Le analisi di Artaud sono di infuocato acume. Ecco qualche esempio. Sulla “drammatica sensibilità”degli autoritratti: ” Un matto Van Gogh? Io non conosco un solo psichiatra capace di scrutare un volto di uomo con una forza così schiacciante, e dissecarne come con un bisturi l’essenza psicologica”. Certo è che Artaud indirettamente si riferiva anche ai suoi Autoritratti (in mostra in una sala attigua) in cui sono palesi i segni devastanti dell’elettroshock a cui era stato a lungo sottoposto.
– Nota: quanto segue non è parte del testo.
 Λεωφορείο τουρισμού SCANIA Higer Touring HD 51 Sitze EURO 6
Il commento su La sedia di Gauguin è di un lirismo suggestivo: “Un portacandela su una sedia, una poltroncina di paglia intrecciata/un libro sulla poltroncina,/ecco il dramma chiarito./Chi entrerà?/Sarà Gauguin o un altro fantasma?“. A proposito dei Girasoli, considerati come la quintessenza dell’arte del pittore, il giudizio è di lampante verità: “… Sono dipinti come dei girasoli, e niente di più, ma per comprendere un girasole nella natura bisogna ormai ritornare a Van Gogh”. Sono più che mai convinto, tuttavia, che quel giorno lì, il giorno in cui si è suicidato a Auvers-sur-Oise, Van Gogh deve al dottor Gachet, di Auvers-sur-Oise, gli deve, dico, di aver abbandonato la vita – poiché Van Gogh era una di quelle nature di una lucidità superiore che permette loro in ogni circostanza di vedere più lontano, infinitamente e pericolosamente più lontano della realtà immediata e apparente dei fatti”.
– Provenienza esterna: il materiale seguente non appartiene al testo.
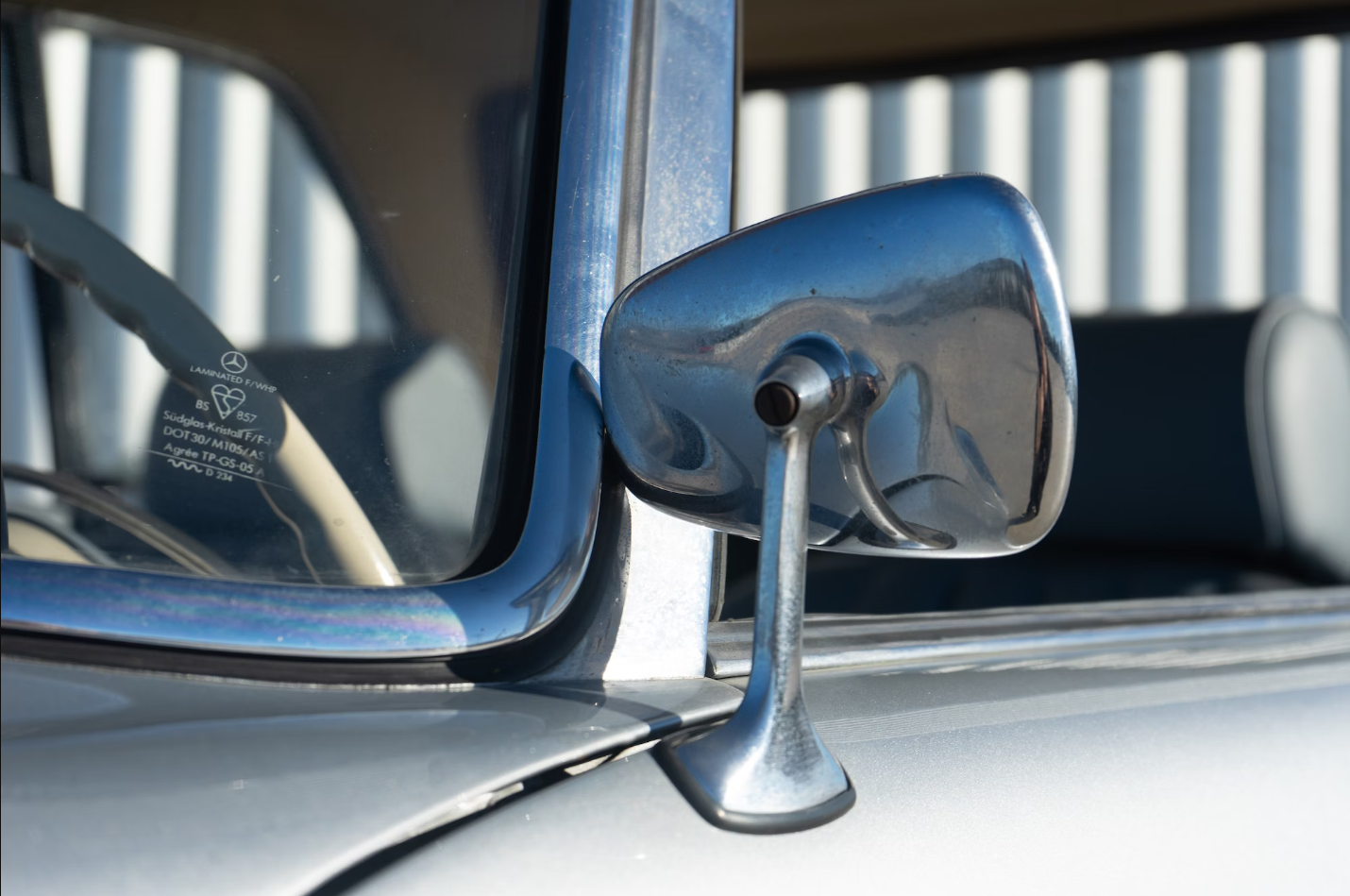 1971 Mercedes-Benz 280 SL PAGODA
Quello che più colpisce Artaud nell’arte di Van Gogh, “il più pittore di tutti i pittori“, è il fatto che “senza andare più in là di ciò che definiamo pittura e che è la pittura, senza andare al di là del tubetto di colori, del pennello, del motivo e dei limiti della tela, per rincorrere l’aneddoto, il racconto, il dramma, l’azione immaginata, alla bellezza intrinseca del soggetto o dell’oggetto, è arrivata a impregnare di passione la natura e gli oggetti con un’intensità che non ha nulla di meno, sul piano psicologico e drammatico, rispetto ai racconti di scrittori come i più favolosi racconti di Edgar Allan Poe, Herman Melville, Nathaniel Hawthorne“.